China denies pension to protester

Xu Yonghai

Team News Riveting

The Chinese authorities have denied pension to a mainland Chinese pastor and supporter of the 1989 pro-democracy demonstrations in Beijing.

Xu Yonghai, who had reached the retirement age of 60, recently learned from authorities that he would not be receiving monthly pension payments due to his criminal record, according to reports.

Officials told Xu in a document that the conviction had “reset” 20 years of his working history to zero, so he would have to restart the count from scratch before qualifying for pensions, it added.

Xu is an elder at the underground Divine Love Fellowship of the Beijing House Church. In 1989, he publicly voiced support for a democratic campaign in China that later ended in a bloody crackdown at Tiananmen Square on June 4.

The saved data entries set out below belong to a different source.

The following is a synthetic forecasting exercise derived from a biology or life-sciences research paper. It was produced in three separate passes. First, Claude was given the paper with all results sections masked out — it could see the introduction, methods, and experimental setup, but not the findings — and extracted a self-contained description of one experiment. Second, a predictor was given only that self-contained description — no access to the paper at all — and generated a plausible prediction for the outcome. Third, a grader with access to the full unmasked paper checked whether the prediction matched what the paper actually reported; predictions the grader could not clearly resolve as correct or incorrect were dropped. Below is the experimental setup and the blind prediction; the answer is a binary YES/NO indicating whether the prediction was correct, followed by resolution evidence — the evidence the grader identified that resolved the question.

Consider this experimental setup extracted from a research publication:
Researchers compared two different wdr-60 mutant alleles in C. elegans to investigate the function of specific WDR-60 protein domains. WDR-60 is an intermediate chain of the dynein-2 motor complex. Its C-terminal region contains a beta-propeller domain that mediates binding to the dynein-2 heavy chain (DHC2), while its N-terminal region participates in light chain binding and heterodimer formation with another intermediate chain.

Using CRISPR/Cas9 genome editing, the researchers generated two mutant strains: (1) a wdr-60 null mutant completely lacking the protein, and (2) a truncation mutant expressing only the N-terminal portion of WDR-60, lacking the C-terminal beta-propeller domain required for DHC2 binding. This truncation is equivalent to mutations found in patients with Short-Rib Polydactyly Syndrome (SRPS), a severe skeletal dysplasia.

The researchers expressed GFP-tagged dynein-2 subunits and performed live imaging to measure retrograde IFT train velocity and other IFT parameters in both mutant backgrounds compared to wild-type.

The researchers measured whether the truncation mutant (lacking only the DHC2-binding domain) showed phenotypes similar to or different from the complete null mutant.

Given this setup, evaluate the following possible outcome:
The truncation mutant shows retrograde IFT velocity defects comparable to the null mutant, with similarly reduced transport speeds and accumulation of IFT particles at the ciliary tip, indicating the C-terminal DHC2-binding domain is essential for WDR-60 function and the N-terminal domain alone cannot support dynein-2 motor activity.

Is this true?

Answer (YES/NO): NO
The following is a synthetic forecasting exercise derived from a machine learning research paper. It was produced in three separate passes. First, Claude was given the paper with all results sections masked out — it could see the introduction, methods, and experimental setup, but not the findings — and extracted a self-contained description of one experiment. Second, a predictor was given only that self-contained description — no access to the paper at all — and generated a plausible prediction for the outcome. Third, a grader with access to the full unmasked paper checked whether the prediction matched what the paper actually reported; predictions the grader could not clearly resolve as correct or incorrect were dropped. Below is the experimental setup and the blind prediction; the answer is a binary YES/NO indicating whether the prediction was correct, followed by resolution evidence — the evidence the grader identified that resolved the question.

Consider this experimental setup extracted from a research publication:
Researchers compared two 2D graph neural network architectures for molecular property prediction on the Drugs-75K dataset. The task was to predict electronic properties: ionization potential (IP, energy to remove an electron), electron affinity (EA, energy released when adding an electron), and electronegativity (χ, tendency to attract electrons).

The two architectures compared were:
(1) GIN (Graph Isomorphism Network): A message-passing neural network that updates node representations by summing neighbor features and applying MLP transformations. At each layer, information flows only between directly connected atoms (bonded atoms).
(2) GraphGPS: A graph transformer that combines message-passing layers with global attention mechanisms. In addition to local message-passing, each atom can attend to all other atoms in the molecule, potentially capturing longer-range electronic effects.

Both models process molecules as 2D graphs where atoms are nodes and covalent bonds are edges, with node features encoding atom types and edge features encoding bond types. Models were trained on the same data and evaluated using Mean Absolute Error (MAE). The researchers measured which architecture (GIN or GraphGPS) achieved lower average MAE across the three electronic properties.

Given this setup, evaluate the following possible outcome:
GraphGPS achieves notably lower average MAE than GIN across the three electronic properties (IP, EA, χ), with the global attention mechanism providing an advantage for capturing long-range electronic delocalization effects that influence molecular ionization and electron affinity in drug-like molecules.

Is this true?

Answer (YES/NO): NO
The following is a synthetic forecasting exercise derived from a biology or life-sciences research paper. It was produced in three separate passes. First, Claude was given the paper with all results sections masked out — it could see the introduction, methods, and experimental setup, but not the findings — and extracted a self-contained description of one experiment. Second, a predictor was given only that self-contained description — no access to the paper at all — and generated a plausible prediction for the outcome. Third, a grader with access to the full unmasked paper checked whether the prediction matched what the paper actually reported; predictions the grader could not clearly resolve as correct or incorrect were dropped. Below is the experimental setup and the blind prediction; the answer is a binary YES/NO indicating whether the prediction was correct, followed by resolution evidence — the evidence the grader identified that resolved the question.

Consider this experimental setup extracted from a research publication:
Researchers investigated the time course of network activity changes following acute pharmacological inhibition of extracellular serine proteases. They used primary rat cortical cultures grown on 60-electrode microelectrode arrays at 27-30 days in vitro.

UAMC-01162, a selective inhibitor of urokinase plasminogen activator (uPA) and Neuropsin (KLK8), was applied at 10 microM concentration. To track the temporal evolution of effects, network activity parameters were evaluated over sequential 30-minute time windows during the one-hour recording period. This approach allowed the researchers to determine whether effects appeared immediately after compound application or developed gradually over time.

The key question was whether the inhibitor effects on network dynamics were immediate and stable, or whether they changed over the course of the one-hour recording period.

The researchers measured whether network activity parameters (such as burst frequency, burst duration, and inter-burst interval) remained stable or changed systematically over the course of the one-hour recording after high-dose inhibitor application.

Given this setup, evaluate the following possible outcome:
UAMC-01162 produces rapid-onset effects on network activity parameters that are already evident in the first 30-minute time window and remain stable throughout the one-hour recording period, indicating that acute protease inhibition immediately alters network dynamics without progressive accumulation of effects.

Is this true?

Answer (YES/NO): NO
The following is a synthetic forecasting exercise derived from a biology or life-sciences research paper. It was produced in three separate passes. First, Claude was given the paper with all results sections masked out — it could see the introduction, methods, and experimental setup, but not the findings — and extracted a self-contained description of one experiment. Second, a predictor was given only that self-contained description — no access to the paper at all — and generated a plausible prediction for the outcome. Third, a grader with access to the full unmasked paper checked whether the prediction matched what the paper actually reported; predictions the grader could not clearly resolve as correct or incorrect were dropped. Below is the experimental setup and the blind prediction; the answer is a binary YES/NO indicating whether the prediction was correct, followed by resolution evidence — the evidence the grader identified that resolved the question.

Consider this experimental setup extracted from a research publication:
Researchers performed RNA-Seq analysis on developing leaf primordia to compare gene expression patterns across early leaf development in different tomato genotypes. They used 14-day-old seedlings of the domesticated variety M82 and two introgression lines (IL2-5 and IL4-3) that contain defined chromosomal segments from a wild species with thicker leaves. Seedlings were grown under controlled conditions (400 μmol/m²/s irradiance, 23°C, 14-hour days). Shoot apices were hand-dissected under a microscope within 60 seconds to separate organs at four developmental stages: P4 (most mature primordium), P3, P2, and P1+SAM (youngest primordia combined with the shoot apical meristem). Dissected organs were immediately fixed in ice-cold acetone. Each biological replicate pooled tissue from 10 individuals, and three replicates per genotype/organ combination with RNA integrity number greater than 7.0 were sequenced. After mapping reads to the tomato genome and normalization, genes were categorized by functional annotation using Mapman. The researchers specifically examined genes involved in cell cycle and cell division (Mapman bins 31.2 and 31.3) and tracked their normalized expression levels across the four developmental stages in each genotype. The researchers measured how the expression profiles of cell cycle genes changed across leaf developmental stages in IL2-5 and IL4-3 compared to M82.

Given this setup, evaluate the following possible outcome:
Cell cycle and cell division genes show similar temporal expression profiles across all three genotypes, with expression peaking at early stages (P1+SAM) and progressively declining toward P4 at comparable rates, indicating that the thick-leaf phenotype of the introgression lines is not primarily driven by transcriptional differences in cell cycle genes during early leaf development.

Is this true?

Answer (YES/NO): NO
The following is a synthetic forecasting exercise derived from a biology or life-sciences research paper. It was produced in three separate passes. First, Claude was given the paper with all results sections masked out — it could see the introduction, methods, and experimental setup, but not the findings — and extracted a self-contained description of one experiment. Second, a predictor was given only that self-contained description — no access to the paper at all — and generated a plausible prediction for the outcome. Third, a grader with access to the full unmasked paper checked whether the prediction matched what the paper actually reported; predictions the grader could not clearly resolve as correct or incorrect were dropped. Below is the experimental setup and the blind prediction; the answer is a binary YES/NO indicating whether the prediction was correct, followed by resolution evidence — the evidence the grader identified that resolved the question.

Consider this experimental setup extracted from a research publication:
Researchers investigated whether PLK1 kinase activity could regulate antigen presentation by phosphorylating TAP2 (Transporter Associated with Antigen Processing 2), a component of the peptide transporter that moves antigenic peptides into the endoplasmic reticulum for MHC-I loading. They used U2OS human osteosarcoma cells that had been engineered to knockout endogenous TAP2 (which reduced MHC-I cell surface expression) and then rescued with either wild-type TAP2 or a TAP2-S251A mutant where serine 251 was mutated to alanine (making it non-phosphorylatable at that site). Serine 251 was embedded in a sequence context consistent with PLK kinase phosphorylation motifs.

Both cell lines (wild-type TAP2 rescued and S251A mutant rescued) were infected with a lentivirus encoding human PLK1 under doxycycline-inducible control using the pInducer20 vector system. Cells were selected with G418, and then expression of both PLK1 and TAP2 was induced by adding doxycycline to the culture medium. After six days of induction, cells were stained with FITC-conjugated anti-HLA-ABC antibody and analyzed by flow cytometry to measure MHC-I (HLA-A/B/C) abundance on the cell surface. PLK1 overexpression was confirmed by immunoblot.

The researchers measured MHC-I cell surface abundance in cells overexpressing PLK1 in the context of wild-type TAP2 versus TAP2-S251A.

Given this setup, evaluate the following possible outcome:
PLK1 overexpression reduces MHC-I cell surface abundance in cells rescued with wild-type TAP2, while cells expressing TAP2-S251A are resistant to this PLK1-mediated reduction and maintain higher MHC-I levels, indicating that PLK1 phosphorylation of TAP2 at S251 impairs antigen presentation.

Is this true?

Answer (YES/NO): YES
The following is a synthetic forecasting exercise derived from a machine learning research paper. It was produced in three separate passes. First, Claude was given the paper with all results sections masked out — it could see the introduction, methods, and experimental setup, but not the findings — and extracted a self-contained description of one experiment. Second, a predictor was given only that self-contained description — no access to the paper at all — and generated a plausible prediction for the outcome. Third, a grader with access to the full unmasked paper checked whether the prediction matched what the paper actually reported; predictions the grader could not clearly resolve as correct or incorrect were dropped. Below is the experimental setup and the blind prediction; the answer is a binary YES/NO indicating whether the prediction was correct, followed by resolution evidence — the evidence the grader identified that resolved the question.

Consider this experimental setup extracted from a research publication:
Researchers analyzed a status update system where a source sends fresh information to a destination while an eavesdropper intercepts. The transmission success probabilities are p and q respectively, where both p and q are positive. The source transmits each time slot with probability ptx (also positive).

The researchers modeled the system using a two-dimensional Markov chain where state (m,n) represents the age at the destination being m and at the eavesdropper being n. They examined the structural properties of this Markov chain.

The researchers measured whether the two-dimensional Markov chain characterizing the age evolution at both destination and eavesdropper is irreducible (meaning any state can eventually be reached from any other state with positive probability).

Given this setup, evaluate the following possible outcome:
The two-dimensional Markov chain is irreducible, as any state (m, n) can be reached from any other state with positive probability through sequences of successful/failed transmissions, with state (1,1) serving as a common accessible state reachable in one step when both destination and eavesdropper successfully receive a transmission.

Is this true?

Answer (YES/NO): YES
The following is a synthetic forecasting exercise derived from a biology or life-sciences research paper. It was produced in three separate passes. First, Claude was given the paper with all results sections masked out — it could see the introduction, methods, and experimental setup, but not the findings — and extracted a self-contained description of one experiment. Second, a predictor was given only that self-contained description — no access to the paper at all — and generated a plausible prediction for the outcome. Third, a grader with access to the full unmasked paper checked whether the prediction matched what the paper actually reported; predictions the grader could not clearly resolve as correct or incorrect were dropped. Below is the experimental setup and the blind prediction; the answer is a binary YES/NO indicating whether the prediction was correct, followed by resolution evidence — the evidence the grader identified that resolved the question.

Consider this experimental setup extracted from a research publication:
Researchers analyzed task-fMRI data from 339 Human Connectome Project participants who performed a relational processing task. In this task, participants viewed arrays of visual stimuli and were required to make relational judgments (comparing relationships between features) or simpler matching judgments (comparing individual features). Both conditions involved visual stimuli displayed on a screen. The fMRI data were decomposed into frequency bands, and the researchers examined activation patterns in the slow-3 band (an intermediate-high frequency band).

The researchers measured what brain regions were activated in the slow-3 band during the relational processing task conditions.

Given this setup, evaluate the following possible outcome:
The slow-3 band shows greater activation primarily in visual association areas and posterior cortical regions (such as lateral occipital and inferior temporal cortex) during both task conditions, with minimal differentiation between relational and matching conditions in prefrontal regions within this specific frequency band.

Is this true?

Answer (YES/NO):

Then in 2003, he was accused of “leaking state intelligence to foreign countries” by campaigning for tortured Christians in mainland China, and was sentenced to two years in jail.

Xu said it was utterly unreasonable for the authorities to deny him his pensions. “A large part of my salary back then was given to the country, to my employer, to contribute to my pension,” he said. “The pension is definitely my own asset and now it has been taken away.”

Xu had been jobless since his release in 2006, getting by on the part-time earnings of his wife, a former nurse, said Beijing-based rights activist Ni Yulan. The lack of pensions was a heavy blow to Xu, she said.

Mainland authorities often withhold pensions and other retirement benefits as a means of suppressing dissidents.

Last August, former Central Party School professor Cai Xia was stripped of all her retirement benefits. She had given a speech that was critical of the Chinese government.